An essay from Xiaoshu Wang called URI Identity and Web Architecture Revisited, has prompted Ian Davis to discuss Fragmentation. I've only skimmed the essay so far, but want to get some comments down right away - if past experience is anything to go by I'll be more confused later.
Ian indicates the nub of the problem, it's one of timbl's axioms :
The significance of the fragment identifier is a function of the MIME type of the object
This does mess up orthogonality [given the URI vs URIref point below this may not strictly be true - but the net effect remains the same], but I don't think it's a web-breaking issue because the flexibility in what constitutes a representation allows a lot of wiggle room.
Take a URI like http://example.org/people#joe - it identifies a resource, let's say that resource is the real-world person Joe. We know how to do stuff with things like this in RDF - it's a URIref/IRI which allow us to say things about Joe. We also know how to do stuff with things like this in HTML - joe would likely be a named anchor on the people page.
Getting the HTML
So let's say we have simple conneg set up on the server, and
do a GET on
http://example.org/people#joe - we'd get back
something we might locally refer to as
people.html.
[[
PS. Ed Davies pointed out that you can't do a GET on
http://example.org/people#joe - the fragment isn't part of
the URI. Ok, it's a fair cop, I was mixing up URIs and URIrefs, and
not for the first time. But bear in mind that e.g.
 wget
http://example.org/people#joe
won't typically raise an error, it'll just return the same as
  wget http://example.org/people
]]
What the server gives us is a representation of
http://example.org/people but is it a representation of
http://example.org/people#joe ? Yes, why not - a photo of
Joe on his school trip to Fountains Abbey is still a
representation* of Joe, even if he appears alongside all his
classmates.
[[ * a representation in the usual human, non-WebArch sense
of a portrayal, my point being that in the WebArch sense, "X+cruft"
could be considered a legitimate representation of X]]
That a browser would go straight to the #joe anchor is pretty irrelevant - it's UI behaviour, on the application layer. It is hopping down to examine the URI chars and hence contradicting the notion of opacity. But that doesn't really break anything - a client can do what it pleases, it's only when the consumer definition starts trying to lever what goes on producer-side that big problems begin.
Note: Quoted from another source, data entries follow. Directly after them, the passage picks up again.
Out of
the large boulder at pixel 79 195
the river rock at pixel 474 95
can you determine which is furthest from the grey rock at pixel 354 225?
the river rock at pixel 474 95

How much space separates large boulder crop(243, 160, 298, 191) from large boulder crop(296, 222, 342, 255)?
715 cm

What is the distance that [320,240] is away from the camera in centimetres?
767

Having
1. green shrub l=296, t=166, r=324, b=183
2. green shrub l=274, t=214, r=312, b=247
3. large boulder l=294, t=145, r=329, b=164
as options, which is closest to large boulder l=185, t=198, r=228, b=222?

Practical considerations suggest the significance of the whole URI in a information representation language designed for human consumption is likely to be different than its significance in a language designed for machine consumption. What matters is consistency in the protocol through which statements in those languages are delivered. HTTP itself isn't dependent on timbl's axiom above, so I don't see a major problem.
Getting the RDF
With the "application/rdf+xml" type we'd get back something we
might locally refer to as
people.rdf. What the server gives us is a representation
of
http://example.org/people but is it a representation of
http://example.org/people#joe ?
Yes [[it MAY be]], but...
An extra level becomes apparent with RDF. So far it seems a HTML
document can be a complete on-the-wire representation of a
resource, it's an information resource. Yet graphs denoted by RDF
documents do not correspond to the resource things/documents
themselves, they are (at best) statements
about the things/documents. This is the kind of issue
Patrick Stickler highlighted with
URIQA. What
we're usually interested in is a representation of a resource, not
a representation of a description of a resource.
An RDF document retrievable at
http://example.org/people might not mention the resource
http://example.org/people. But it's still (by WebArch
definition) a representation of that resource.
[[ I've tweaked the above lines following Ed's comment - I
did have the URIref there, , which would render the statement
untrue, but it's not actually relevant to this point ]]
It may be worth considering two representations in scope here: one is the document (and the graph it denotes), the other is the whole graph, the universe of which this document's graph is but a snippet. Depends how you feel about named graphs...
However, as far as I can see, this is very similar at a conceptual level as the HTML case. Putting conneg aside, a HTML document can be a complete on-the-wire representation of a resource - that document - but only at a single point in time. My homepage today is only a snapshot representation of my homepage the resource which change daily. My homepage can only be fully described by considering all the representations: past, present and future. Bringing WebArch back in, that full description includes all possible representations in all media types. This undermines the notion of an information resource in the general case. But I believe there's an inkling of a formalisation that works for this in timbl's Ontology for Relating Generic and Specific Information Resources (incidentally, a while back Reto did a vocab which I seem to remember is very like this - DiscoBits - though I've not had chance to compare & contrast).
I still reckon the papering over the cracks that is the httpRange-14 resolution may be adequate - the 303 thing might not be the best wallpaper, it's a hassle in practice, but I think it's probably good enough in principle. As it's already been written down, maybe it is the best option in practice.
So although orthogonality is scrunched down the specific axis of #, I don't think it undermines its utility. It doesn't matter if a user agent decides #joe is the location of the (x)pointer in a HTML doc or is the whole doc or is an RDF doc or even if it corresponds to all the statements about #joe in the universal graph.
The question of how to bridge usefully between the different mime-specific notions of what a frag id means is another matter. But to me it seems that's essentially an application level issue.
As it happens Ian's being mulling over various ways of dealing with RDF that might help here, pragmatically addressing the MGET kind of issues with core HTTP by putting the resource of interest in the centre ( SPARQL DESCRIBE is used a lot around the Talis Platform) and blasting bnodes out of existence - hopefully he'll be inspired to do a write-up :-)
PS. In comments Simon Reinhardt provides something to think
about:
I think RDF graphs actually *can* be direct representations, i.e. pure data, and not only representations of a description, i.e. metadata. Consider encoding your blog post in RSS / AtomOWL / SIOC, putting all the text in there. Then you have not only described the post, like who wrote it when and which title it has, but by providing the text you have a full representation of the data (well, at a given time), the actual resource.
Hmmm. That does appear to make sense, and now I'm really not sure of the impact of changes-over-time and the open world assumption...
@en